Extrait choisi
==================================================
Comment remédier à cet état de fait ?
J’exerce depuis vingt ans en stations de ski notamment auprès d’étrangers, notre langue commune est principalement l’anglais et cela ne me pose aucune difficulté d’exercer dans une langue qui n’est pas ma langue maternelle.
J’ai donc naturellement décidé d’apprendre la langue des signes française qui est la langue des sourds. En 2012 et 2013, j’intègre une école de LSF (2) ; je complèterai cette formation en 2014 par l’apprentissage du langage parlé complété – LPC (3) – J’utilise aussi la langue des signes tactile – LST (4).
Désormais, je peux m’exprimer dans la langue des sourds, me mettant à leur portée. Les patients nous consultent généralement alors qu’ils ne sont pas en pleine forme, ils sont parfois même vulnérables. Si l’on peut leur faciliter l’accès aux soins, faisons-le.
Je ne fais pas appel aux interprètes – je n,’ai rien contre eux, j’admire leur travail et leur aisance – mais ils ne sont pas assez nombreux pour faire face à la demande, ainsi il s’avère impossible de concilier dans l’urgence l’agenda du praticien, celui du patient et celui de l’interprète. En pratiquant moi-même la LSF, je rends mes soins accessibles aux sourds même en urgence.
De plus, le patient en tête à tête avec le thérapeute peut se confier, répondre à des questions confidentielles sur sa santé.
Dépassée la difficulté de soigner ET de signer avec mes mains de façon simultanée dans les premiers temps. Je suis à même, aujourd’hui, en fonction des techniques de soigner avec une main et de signer avec l’autre et peu importe si ce n’est pas ma main dominante qui signe. Je me libère peu à peu des dictats ostéopathiques et linguistiques. Le but : communiquer avec le patient au moment où cela est nécessaire : en lecture labiale, en signant avec une seule main, avec une mimique.
==================================================
Votre travail
(1) Reproduisez le passage de l'extrait compris entre « Comment remédier à » et « tactile – LST (4). », ces deux bornes incluses.
(2) Dressez la liste de tous les sigles désignant une langue ou un langage dans l'extrait, chacun accompagné de la forme complète qu'il abrège.
(3) D'après l'extrait, en quelle année la formation en LSF est-elle complétée par l'apprentissage du langage parlé complété ?
Les entrées forment un ensemble à part, indépendant de l'extrait.

Données fournies
==================================================
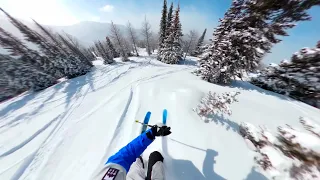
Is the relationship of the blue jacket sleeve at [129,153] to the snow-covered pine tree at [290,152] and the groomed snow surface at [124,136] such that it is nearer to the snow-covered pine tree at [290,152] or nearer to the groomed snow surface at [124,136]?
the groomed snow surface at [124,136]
==================================================
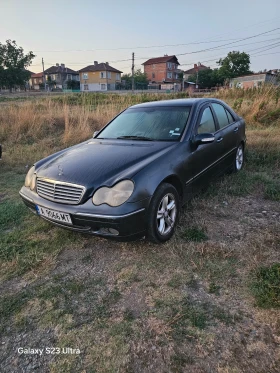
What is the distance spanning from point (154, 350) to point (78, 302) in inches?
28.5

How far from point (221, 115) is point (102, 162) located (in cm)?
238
==================================================
Corrigé détaillé
(1)
Comment remédier à cet état de fait ?
J’exerce depuis vingt ans en stations de ski notamment auprès d’étrangers, notre langue commune est principalement l’anglais et cela ne me pose aucune difficulté d’exercer dans une langue qui n’est pas ma langue maternelle.
J’ai donc naturellement décidé d’apprendre la langue des signes française qui est la langue des sourds. En 2012 et 2013, j’intègre une école de LSF (2) ; je complèterai cette formation en 2014 par l’apprentissage du langage parlé complété – LPC (3) – J’utilise aussi la langue des signes tactile – LST (4).

(2)
LSF : langue des signes française
LPC : langage parlé complété
LST : langue des signes tactile

(3) En 2014.